A titre de comparaison, Drée percevait en revenus pour lui, par la dîme de Tancon (totalité de la paroisse sans doute) 1251 Livres en 1790, 1627 en 1789. A Mars 360 Livres, à Saint-Igny seulement 30 Livres, à Belmont (une partie seulement du territoire) 466 Livres, etc...

Peut-on dire que les Écochois ont participé un petit peu à la construction du château de Drée que l'on visite encore de nos jours?

Le curé Boisseau en 1745-46 l'en tient quitte et...s'en contente!


Précisions sur la dîme au début du XVIIIème siècle.

En 1727 (archives Vichy 122 01) Marianne Rolin admodie les dîmes du But à Claude Marchand.
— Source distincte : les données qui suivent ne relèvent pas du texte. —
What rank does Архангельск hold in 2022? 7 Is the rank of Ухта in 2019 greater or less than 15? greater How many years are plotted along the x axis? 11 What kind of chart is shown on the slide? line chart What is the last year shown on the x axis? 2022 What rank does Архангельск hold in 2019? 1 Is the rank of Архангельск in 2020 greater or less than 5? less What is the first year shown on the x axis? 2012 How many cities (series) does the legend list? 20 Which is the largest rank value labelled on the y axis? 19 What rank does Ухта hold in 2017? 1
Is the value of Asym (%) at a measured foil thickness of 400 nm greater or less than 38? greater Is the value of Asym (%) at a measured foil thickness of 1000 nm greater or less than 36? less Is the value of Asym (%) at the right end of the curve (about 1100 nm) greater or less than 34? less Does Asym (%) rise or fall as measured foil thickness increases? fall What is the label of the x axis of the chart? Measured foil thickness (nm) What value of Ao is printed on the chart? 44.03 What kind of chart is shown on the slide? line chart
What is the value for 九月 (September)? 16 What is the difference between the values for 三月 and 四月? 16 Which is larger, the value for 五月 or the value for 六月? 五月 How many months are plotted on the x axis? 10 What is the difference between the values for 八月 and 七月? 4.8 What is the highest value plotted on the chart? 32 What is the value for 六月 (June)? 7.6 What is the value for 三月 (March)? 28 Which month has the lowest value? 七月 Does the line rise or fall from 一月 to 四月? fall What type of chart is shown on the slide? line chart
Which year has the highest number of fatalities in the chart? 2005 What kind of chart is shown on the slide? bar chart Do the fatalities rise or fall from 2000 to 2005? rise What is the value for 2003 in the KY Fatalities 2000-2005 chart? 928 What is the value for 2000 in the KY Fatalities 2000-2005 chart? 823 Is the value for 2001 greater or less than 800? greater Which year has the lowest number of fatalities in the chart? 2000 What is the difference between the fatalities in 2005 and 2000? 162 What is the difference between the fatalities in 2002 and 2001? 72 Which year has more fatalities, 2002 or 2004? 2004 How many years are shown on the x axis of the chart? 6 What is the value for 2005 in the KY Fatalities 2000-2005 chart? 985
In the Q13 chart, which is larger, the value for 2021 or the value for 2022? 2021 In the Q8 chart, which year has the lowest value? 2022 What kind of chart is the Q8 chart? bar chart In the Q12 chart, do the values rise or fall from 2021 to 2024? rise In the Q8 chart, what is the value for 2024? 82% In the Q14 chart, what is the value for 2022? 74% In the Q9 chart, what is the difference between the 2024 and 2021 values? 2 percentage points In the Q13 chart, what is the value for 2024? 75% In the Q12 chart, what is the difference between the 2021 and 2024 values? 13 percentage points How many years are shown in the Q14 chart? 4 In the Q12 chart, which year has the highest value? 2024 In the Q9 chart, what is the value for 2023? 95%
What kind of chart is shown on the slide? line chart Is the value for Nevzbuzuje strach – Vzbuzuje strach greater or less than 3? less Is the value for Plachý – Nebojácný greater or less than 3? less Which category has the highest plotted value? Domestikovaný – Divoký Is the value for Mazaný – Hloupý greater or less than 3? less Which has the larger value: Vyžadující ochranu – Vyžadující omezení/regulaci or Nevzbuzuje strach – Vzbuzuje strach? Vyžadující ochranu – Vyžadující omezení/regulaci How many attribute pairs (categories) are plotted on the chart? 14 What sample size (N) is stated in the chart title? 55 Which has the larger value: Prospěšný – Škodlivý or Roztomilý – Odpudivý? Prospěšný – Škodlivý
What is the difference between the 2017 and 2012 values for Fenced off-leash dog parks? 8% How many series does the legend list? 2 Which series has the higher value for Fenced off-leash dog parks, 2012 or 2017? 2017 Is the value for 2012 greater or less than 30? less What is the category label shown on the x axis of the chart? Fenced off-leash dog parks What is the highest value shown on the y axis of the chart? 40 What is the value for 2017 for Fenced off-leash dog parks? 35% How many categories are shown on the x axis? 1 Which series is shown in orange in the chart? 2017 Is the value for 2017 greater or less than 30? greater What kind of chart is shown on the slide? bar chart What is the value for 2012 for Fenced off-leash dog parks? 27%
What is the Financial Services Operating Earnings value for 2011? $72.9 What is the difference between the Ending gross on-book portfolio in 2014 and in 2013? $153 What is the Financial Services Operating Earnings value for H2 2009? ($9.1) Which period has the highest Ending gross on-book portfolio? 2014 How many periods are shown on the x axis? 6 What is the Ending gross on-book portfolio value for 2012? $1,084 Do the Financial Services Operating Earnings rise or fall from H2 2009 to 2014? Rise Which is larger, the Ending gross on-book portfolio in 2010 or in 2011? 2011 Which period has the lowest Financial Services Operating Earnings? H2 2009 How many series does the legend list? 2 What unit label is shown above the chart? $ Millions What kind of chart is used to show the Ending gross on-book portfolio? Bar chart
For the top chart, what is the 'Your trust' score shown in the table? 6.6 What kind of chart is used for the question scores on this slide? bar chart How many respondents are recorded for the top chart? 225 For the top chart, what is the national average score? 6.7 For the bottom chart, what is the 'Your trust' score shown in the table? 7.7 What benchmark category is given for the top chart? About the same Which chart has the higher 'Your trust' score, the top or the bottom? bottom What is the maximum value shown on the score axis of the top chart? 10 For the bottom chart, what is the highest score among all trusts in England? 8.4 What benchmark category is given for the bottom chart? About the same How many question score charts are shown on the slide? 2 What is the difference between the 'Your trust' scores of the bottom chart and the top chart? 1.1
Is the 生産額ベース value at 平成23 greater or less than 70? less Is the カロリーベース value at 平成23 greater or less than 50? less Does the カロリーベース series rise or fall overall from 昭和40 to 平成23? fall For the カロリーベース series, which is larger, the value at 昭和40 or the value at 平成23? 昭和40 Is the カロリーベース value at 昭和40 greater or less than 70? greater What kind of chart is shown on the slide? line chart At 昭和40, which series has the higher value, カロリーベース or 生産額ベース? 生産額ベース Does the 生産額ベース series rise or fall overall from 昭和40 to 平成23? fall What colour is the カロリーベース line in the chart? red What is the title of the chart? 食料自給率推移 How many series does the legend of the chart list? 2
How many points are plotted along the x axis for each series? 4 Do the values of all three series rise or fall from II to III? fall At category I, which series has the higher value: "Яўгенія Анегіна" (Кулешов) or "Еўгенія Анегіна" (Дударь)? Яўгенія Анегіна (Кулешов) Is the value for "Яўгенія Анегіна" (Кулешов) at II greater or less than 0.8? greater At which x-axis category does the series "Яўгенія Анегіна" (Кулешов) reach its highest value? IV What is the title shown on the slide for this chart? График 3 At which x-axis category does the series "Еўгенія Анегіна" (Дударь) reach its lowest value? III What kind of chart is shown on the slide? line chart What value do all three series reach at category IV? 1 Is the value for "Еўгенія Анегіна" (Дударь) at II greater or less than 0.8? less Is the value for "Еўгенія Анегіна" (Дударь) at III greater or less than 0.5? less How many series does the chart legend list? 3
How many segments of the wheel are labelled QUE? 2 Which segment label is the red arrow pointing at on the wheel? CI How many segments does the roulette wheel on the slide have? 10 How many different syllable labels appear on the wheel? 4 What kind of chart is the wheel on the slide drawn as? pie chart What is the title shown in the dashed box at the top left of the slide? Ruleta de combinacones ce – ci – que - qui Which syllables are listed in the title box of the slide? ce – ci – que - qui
A cette occasion, l'on apprend que pour la paroisse il existe une "grande dîme", que celle-ci est levée par moitié par le But (la dame d'Arcinges alors) et par moitié par Verpré (le comte de Damas). D'après le texte la dame d'Arcinges demande à son fermier de lever la totalité -comme précédemment- et d'en reverser la moitié dûe à Verpré aux fermiers du comte de Damas (qui sont alors Jean Perricot -ou Perricaud?- et Pierre Dinet). Il resterait alors à Claude Marchand à verser à la comtesse de Chauffailles 150 livres provenant de la vente des grains, et lapaille de 160 gerbes. Ainsi la valeur des dîmes parait inférieure à celle de 1789. Sans doute que à la fin du XVIIIème les rendements ont augmenté ou  le prix du grain ou encore que la valeur de la monnaie a baissé ; sans doute pour les trois raisons. Mais on voit l'avantage pour les seigneurs que procurait la dîme par rapport aux cens qui ne bougeaient pas.

Ceci n'est toutefois pas la totalité des dîmes écochoises. On sait par ailleurs (archives Vichy 112 01 page 210 et sq) que le curé d'Arcinges percevait depuis le 14ème siècle des dîmes grâce à un acte de fondation de Guichard de Beaujeu et de son épouse Marguerite de Poitiers (en 1356) ; dîmes prises partie sur la paroisse de Belmont, partie sur celle d'Écoche et provenant de l'ancien fief de Noailly.